Let’s face it, though: The Towering Inferno is really a Steve McQueen picture. The film gave McQueen a great opportunity to play one of his classic, stoic heroes – a consummate professional called in to handle a major crisis. The Towering Inferno opens with words of tribute to San Francisco’s firemen, but it’s really McQueen’s character who is the best tribute to firemen everywhere. McQueen brings his low-key intensity and humanity to the part, and really inhabits the part of Fire Chief O’Hallorhan. Never for a second do you think he’s just an actor doing this.
There’s actually a famous anecdote here with respect to McQueen, who trained intensely with Los Angeles firemen for the role. Just one week before The Towering Inferno started production, a major fire (unrelated to the film) broke out on the MGM lot. McQueen rushed out with the regular firemen, donned his boots, fire hat and jacket, and fought the blaze. As the story goes, one of the fireman did a double-take on catching sight of McQueen, and said: “Holy shit, Steve McQueen! My wife will never believe this!” McQueen replied, without missing a beat, “Neither will mine.” The press ate this anecdote up, and everybody wanted to interview McQueen about it – including Time. In his typically low-key way, though, McQueen would only grant one interview about it – to Fireman’s Grapevine, a trade newsletter for firemen.
Although The Towering Inferno runs a healthy 2 hours and 45 minutes long, it’s paced absolutely perfectly. We get a nice, gradual build-up to the conflagration, during which time all the characters and their problems are introduced. ***SPOILER ALERT*** The film’s ending is as spectacular as they come – with a million-gallon water tank at the top of the building blown up in order to (hopefully!) put out the fire. ***END OF SPOILERS*** Who will make it out alive? And who will plummet two thousand feet to their doom? Some major characters survive, others don’t.
There’s something quite primal about our fear of heights, a fear that The Towering Inferno trades on. Although the ‘villain’ of the film, so to speak, is the fire – it’s really the height at which the fire takes place, and the vertiginous drops from which characters meet their end, that gives the film its terrifying quality. These dizzying heights, filmed from multiple angles, are what give the film its special cinematic feel – particularly on a big screen. The tower in The Towering Inferno seems real yet unreal. It sticks out in the San Francisco skyline not unlike the way the World Trade Center stood out in New York. It’s almost begging to be a target. What’s the old phrase? “The nail that sticks out gets hammered down.”
On this point, it’s difficult to escape the conclusion that there is something unnatural, something awe-inspiring and exhilarating but also dangerous about the way mankind pushes itself upward into the heavens. This fear of mankind’s skyward ambitions as being somehow immoral, I suspect, is as old as the myths of the Tower of Babel, and of Icarus. Ayn Rand understood this phenomenon when she wrote The Fountainhead. And, I suspect, the now late and unlamented Osama bin Laden also understood this in choosing to target The World Trade Center. These extraordinary skyscrapers we were once so famous for erecting here in America (not so much nowadays) are part of what make us special, which is why every Middle Eastern potentate and Chinese industrialist these days is now racing to build one, themselves – an irony that bin Laden, who spent so much of his time in caves, must’ve found irritating.

→ **Data shown**
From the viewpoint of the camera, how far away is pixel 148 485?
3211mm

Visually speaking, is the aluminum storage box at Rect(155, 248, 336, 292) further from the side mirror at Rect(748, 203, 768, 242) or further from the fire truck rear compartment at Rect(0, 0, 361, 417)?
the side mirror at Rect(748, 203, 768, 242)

→ **To be done**
A. Retype the part of the Towering Inferno review between "Although The Towering" and "survive, others don’t.", inclusive.
B. Answer these questions from the Towering Inferno review:
(i) What is the name of the character McQueen plays?
(ii) To which publication did McQueen grant his only interview about the MGM lot fire?
(iii) How long does the film run?
The material above plays no part here.

→ **Answers**
A.
Although The Towering Inferno runs a healthy 2 hours and 45 minutes long, it’s paced absolutely perfectly. We get a nice, gradual build-up to the conflagration, during which time all the characters and their problems are introduced. ***SPOILER ALERT*** The film’s ending is as spectacular as they come – with a million-gallon water tank at the top of the building blown up in order to (hopefully!) put out the fire. ***END OF SPOILERS*** Who will make it out alive? And who will plummet two thousand feet to their doom? Some major characters survive, others don’t.

B.
(i) Fire Chief O'Hallorhan
(ii) Fireman's Grapevine, a trade newsletter for firemen
(iii) 2 hours and 45 minutes